Short web captions:
+++++

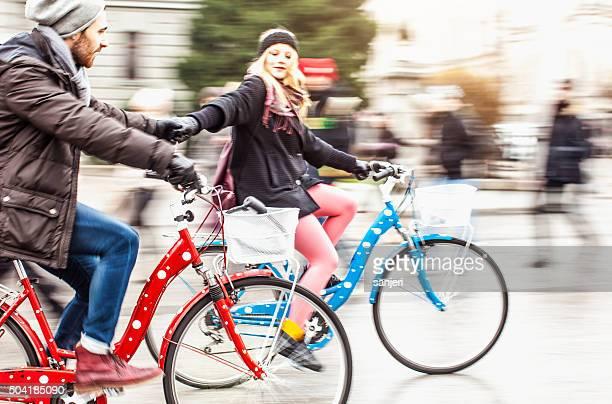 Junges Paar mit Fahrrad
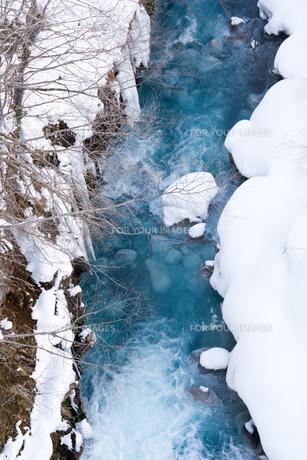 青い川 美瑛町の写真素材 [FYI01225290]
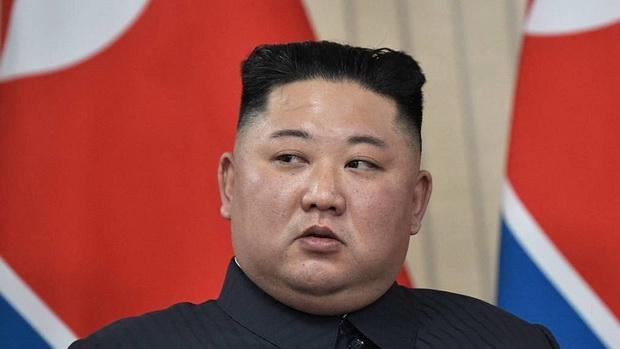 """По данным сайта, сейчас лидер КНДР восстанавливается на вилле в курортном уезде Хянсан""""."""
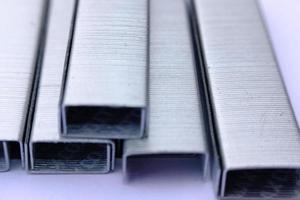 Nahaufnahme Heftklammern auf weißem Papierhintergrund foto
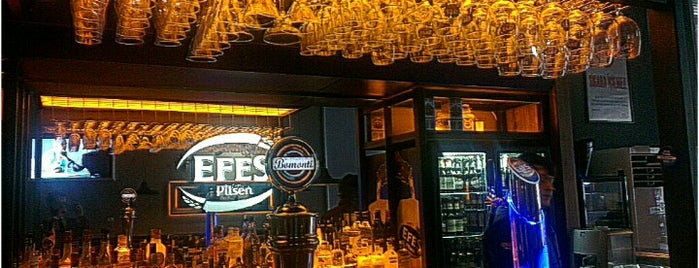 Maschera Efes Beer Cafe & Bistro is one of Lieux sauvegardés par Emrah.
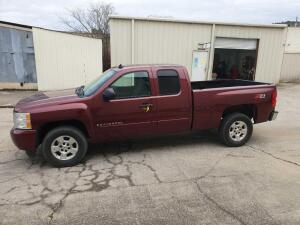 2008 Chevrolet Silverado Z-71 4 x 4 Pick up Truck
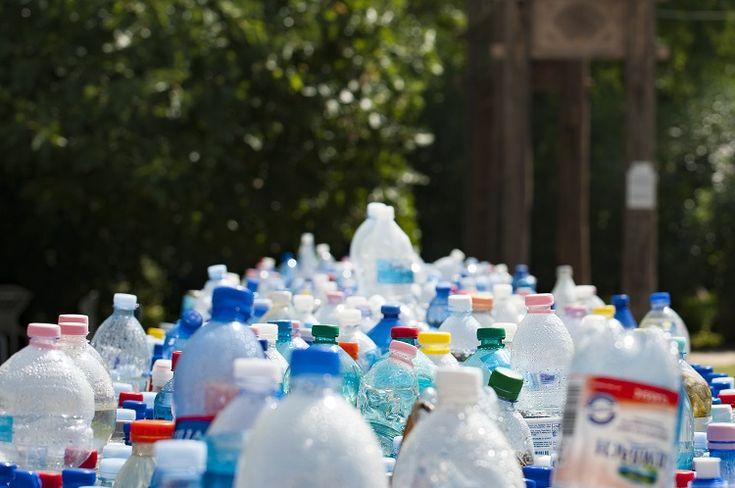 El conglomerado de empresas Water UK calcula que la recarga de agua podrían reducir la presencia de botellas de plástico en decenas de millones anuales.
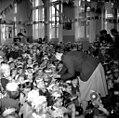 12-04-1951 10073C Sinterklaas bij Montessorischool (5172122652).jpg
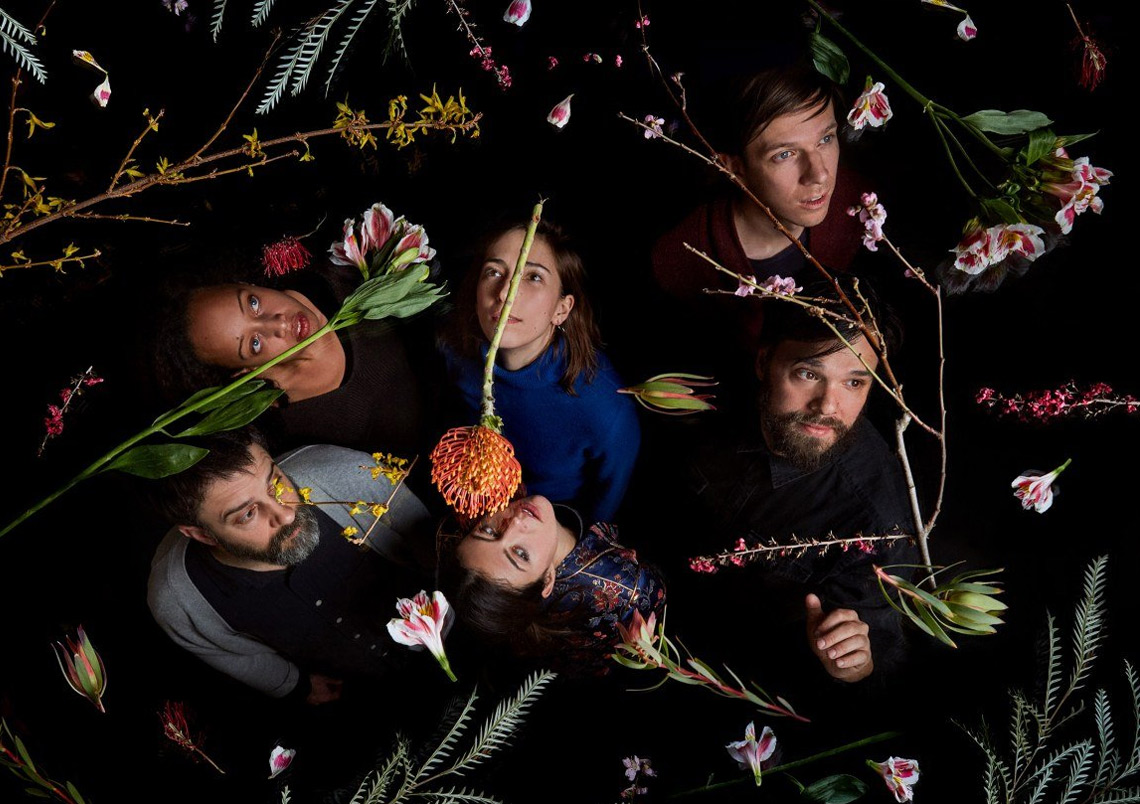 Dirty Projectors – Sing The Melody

+++++

### TASK BRIEF
Repeat nothing but the lines from the one containing "Nahaufnahme Heftklammern auf" through the end of the entries, exactly, and skip the pictures.

### OUTPUT
 Nahaufnahme Heftklammern auf weißem Papierhintergrund foto
 Maschera Efes Beer Cafe & Bistro is one of Lieux sauvegardés par Emrah.
 2008 Chevrolet Silverado Z-71 4 x 4 Pick up Truck
 El conglomerado de empresas Water UK calcula que la recarga de agua podrían reducir la presencia de botellas de plástico en decenas de millones anuales.
 12-04-1951 10073C Sinterklaas bij Montessorischool (5172122652).jpg
 Dirty Projectors – Sing The Melody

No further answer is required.